Невысокая плечистая фигура человека неслышно двинулась за хозяином в сени, мимо сладко похрапывавших холопов.
Ни словом не обмолвился боярин со своим спутником, пока не вошел в свою постельную горницу. Здесь Семен Никитич тяжело опустился на лавку, сделав знак своему гостю приблизиться.
Это был человек лет сорока, с черными, исподлобья поглядывающими злыми глазами, с низким лбом, с широко развитою челюстью.

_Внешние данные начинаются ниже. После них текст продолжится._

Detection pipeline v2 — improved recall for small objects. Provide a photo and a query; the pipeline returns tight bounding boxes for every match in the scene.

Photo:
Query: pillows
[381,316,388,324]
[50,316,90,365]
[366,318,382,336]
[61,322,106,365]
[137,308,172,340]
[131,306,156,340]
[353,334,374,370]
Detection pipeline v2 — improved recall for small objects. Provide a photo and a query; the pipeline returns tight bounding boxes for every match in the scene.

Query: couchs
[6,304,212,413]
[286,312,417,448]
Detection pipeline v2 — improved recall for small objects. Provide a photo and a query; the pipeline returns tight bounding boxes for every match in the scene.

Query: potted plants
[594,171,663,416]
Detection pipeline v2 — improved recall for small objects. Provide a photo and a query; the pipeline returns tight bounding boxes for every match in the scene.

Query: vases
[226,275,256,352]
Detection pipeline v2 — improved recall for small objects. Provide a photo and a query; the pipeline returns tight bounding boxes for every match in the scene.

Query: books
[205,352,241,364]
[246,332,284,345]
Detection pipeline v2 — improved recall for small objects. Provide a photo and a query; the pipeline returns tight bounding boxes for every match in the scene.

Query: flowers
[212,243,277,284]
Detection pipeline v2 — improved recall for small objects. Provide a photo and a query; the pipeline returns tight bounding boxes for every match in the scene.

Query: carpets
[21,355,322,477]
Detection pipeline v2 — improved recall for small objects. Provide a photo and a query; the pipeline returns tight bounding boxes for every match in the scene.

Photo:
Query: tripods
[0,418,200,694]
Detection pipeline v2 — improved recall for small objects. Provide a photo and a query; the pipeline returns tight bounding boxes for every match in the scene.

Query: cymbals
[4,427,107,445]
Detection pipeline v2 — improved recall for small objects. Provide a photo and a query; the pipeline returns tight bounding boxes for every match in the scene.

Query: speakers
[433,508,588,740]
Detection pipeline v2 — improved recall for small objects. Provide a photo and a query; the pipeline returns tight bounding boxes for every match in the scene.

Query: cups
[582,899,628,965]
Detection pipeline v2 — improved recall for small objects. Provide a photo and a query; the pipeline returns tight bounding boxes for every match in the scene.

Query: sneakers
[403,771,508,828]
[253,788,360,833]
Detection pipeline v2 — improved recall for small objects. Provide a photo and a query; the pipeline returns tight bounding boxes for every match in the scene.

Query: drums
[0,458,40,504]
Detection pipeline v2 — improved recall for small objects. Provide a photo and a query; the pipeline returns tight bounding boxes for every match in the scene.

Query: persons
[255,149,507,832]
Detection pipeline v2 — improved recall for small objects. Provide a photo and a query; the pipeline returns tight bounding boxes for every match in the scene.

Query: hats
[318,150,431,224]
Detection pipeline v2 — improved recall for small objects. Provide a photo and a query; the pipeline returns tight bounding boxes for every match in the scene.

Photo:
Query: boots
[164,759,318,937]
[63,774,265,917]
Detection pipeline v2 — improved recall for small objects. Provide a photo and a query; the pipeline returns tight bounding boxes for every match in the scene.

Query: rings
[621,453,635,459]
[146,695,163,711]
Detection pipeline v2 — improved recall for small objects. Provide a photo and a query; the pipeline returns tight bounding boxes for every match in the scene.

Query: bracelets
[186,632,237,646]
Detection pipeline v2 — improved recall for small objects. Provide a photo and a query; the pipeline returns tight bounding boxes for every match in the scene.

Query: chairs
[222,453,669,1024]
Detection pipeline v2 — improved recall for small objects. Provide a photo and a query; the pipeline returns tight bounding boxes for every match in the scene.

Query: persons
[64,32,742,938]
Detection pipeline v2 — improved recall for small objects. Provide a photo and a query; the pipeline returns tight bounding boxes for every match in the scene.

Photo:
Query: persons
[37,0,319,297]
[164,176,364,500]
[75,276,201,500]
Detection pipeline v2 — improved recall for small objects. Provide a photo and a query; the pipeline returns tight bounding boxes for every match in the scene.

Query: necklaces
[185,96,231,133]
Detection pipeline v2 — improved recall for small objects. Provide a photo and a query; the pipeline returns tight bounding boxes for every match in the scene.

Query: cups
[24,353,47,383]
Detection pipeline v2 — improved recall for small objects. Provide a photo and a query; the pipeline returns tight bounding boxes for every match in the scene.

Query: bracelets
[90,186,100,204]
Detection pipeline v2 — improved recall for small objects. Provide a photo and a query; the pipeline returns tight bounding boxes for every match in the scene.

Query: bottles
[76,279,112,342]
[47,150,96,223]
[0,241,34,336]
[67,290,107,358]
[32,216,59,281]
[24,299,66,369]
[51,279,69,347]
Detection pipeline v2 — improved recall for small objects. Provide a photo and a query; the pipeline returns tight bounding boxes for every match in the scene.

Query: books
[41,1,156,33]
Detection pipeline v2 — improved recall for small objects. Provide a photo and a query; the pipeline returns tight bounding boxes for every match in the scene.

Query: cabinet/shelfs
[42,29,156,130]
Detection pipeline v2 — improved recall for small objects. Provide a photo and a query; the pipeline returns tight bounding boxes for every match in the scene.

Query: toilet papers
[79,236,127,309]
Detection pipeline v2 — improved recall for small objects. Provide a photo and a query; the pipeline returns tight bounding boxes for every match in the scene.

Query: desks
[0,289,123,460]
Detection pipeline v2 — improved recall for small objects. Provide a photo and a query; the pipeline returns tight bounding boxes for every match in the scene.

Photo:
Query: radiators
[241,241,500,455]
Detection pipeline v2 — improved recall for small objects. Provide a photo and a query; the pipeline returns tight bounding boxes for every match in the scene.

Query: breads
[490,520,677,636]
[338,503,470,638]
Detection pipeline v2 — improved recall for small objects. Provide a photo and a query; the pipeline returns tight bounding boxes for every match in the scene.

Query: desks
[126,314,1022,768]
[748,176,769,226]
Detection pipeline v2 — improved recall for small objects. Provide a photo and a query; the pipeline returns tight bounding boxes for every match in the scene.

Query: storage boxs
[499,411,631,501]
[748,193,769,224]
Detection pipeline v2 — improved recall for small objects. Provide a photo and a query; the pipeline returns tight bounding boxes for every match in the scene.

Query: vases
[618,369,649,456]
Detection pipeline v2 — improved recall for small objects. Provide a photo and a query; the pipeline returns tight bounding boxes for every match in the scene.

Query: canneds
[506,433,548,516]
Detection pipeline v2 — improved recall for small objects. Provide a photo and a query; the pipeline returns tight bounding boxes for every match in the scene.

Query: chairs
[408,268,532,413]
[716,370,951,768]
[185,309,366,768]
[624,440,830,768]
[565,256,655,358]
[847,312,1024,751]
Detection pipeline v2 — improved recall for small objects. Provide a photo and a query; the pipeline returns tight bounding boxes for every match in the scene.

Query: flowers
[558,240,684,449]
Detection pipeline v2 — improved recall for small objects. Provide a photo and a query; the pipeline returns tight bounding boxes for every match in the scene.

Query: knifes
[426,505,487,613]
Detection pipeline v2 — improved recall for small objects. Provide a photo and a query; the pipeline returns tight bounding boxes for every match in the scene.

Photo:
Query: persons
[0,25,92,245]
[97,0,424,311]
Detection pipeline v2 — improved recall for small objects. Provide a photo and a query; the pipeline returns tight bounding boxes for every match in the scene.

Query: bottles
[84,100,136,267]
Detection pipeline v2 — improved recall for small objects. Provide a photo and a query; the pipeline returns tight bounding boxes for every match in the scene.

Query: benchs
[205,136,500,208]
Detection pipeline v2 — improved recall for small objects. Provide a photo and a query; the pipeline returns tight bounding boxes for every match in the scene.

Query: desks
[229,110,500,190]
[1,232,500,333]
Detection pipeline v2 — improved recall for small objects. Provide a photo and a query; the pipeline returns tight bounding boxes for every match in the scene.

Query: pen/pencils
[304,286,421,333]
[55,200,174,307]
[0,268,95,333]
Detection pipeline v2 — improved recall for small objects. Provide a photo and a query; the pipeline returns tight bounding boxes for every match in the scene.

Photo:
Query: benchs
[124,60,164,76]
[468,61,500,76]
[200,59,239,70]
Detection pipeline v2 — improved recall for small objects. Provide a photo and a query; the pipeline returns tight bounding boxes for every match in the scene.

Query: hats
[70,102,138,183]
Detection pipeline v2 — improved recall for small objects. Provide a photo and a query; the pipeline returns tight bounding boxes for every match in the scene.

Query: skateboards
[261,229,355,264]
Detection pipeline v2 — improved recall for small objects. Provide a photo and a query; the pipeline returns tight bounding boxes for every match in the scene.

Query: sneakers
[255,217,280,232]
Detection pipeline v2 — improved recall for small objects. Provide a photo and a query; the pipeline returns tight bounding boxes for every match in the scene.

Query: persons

Одет он был в желтый кафтан дворового человека, крепко опоясанный красным кушаком. Шапку он скинул с головы еще до входа в хоромы, спутанные, чуть седеющие уже, черные волосы, взлохмаченные и густые, покрывали почти до бровей и без того низкий лоб, придавая что-то зловеще-хищное лицу этого человека.
— Ну, Бартенев Второй, что скажешь? Все ль исполнил, как было указано тебе от меня? — произнес царский окольничий, впиваясь в лицо пришедшего человека своими маленькими, но зоркими глазками.
— Как приказал, все, государь боярин, исполнено по приказу твоему. Вот корешки в мешке наговоренные, а вот и перстенек заветный боярина моего Александра Никитича! — и, говоря это, Бартенев Второй вынул из огромного своего кармана небольшой мешок, а вслед за ним вытянул из-за пазухи и великолепный алмазный перстень с печатью. Семен Годунов почти вырвал перстень из рук холопа и жадным взором впился в печать, вырезанную на нем.
— Молодец ты, Алексашка! — забывшись на минуту, почти в голос крикнул он, рассмотрев буквы печати, и маленькие глазки его загорелись и заискрились, как у змеи. — То есть так угодил ты мне перстеньком и корешками, что век твоей заслуги не забуду! Сказано тебе было, что, как только бояр твоих под розыск подведут, от их живота и именья, коими государь великий за мою верную службу меня пожалует, тебе немалую толику уделю. А пока што держи!
И, вытащив из кармана объемистый кошель с деньгами, Семен Годунов бросил его Бартеневу, ловко подхватившему на лету щедрую боярскую подачку.
— А только уговор помнишь? И клятву тож? — сурово добавил боярин, подозрительно поглядывая на раболепно кланявшегося ему и благодарившего Бартенева Второго. — Чтоб ни одна душа не проведала, что ты корешки наговоренные в мешке за боярской печатью Александра Никитича сам подкинул в подвал второго Романова да перстенечком с его печатью припечатал их. И на розысках и под присягой помни, во имя Бога помни, Алексашка, не то погубишь себя и меня!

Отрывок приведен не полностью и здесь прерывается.